Comment retrouver son chemin?

Grâce aux astres ? En se fiant aux courants dominants? En percevant les variations dans le champ magnétique terrestre? Possible. Les grands rorquals utiliseraient des sons de très basses fréquences pour percevoir, tel un sonar, les reliefs sous-marins, et pourraient garder en mémoire des cartes acoustiques. Les baleines à fanons auraient également la faculté de « gouter » les différences de composition des masses d’eau, et ainsi retracer l’embouchure d’un fleuve ou la limite d’une banquise. Mais même si de nombreuses découvertes ont été faites, aucune théorie à l’heure actuelle n’est capable d’expliquer cette étonnante précision qu’ont les baleines pour se diriger dans les océans.

Où vont les géants du Saint-Laurent?

Tout dépend de l’espèce. Les rorquals à bosse de l’Atlantique Nord-Ouest se rassemblent dans les Caraïbes pendant l’hiver, puis se répartissent l’été venu dans différentes aires d’alimentation, comme le golfe du Maine, les côtes de Terre-Neuve ou le Saint-Laurent. Une étude états-unienne basée sur la détection des sons produits par les rorquals communs a montré qu’il y a des rorquals communs partout dans l’Atlantique Nord, et ce, pendant toute l’année. On a aussi décelé un mouvement progressif des animaux vers le nord au printemps et vers le sud à l’automne, mais pas de grands rassemblements. Quant aux rorquals bleus, « l’espionnage acoustique » a dévoilé leur présence depuis les Grands Bancs de Terre-Neuve jusqu’aux Bermudes. Certains individus ont également été vus dans le Saint-Laurent en plein hiver, s’alimentant parmi les glaces, au péril de leur vie.

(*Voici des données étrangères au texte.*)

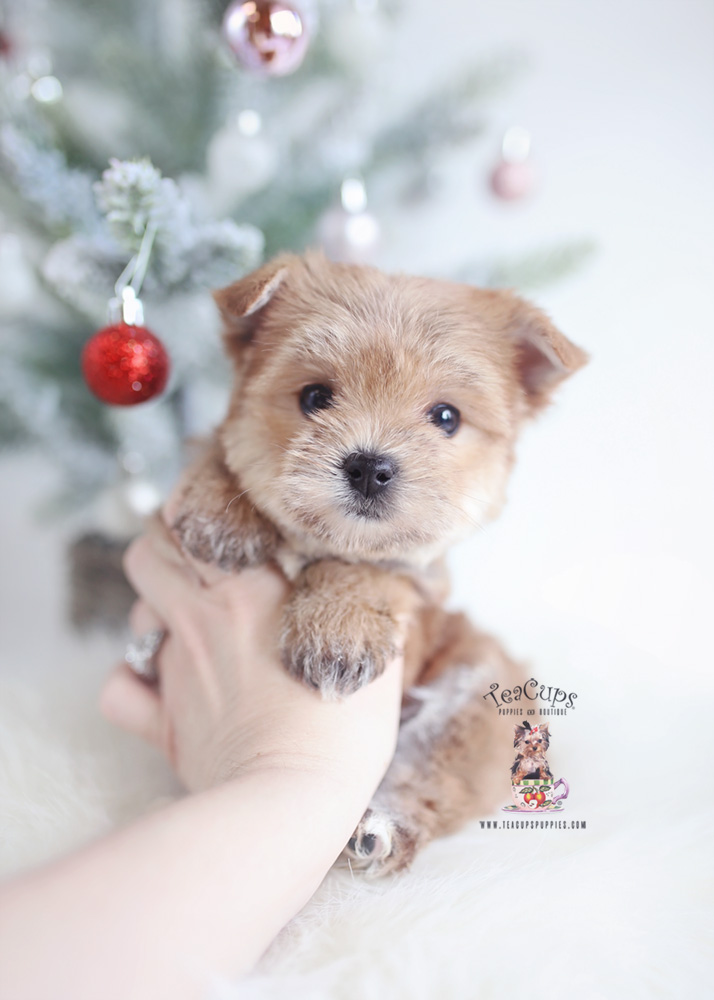 golden yorkie puppies the cutest little shih tzu puppies for sale teacups 7610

Des chercheurs ont observé que les rorquals bleus du Pacifique retournent chaque année aux mêmes endroits en des dates similaires. Curieusement, leurs zones d’alimentation ne sont pas celles qui sont les plus productives. Ce sont plutôt celles qui sont les plus prédictibles. En favorisant la stabilité plutôt que la quantité, les baleines bleues éviteraient ainsi les mauvaises surprises, dans un écosystème hautement variable. Si les baleines bleues peuvent profiter de cette stratégie, c’est notamment parce qu’elles ont une espérance de vie de 80 ans, ce qui permet un apprentissage sur le long terme.

Comment suivre les baleines dans leurs migrations ?

La télémétrie satellite permet d’étudier les déplacements et l’activité des baleines sur une grande distance et pendant de longues périodes, divulguant ainsi plusieurs aspects du périple: routes empruntées, pauses nourricières, vitesse de déplacement, etc. Par exemple, selon de récentes recherches, les Açores seraient une véritable « oasis » printanière pour les rorquals communs et les rorquals bleus en route vers le Groenland; et la vitesse de croisière de ces grands cétacés varierait pendant les 24 heures d’une journée et selon les régions géographiques qu’ils traversent. Ces variations seraient dues au cycle jour-nuit, qui influence la profondeur à laquelle leurs proies se regroupent, influencées par la lumière.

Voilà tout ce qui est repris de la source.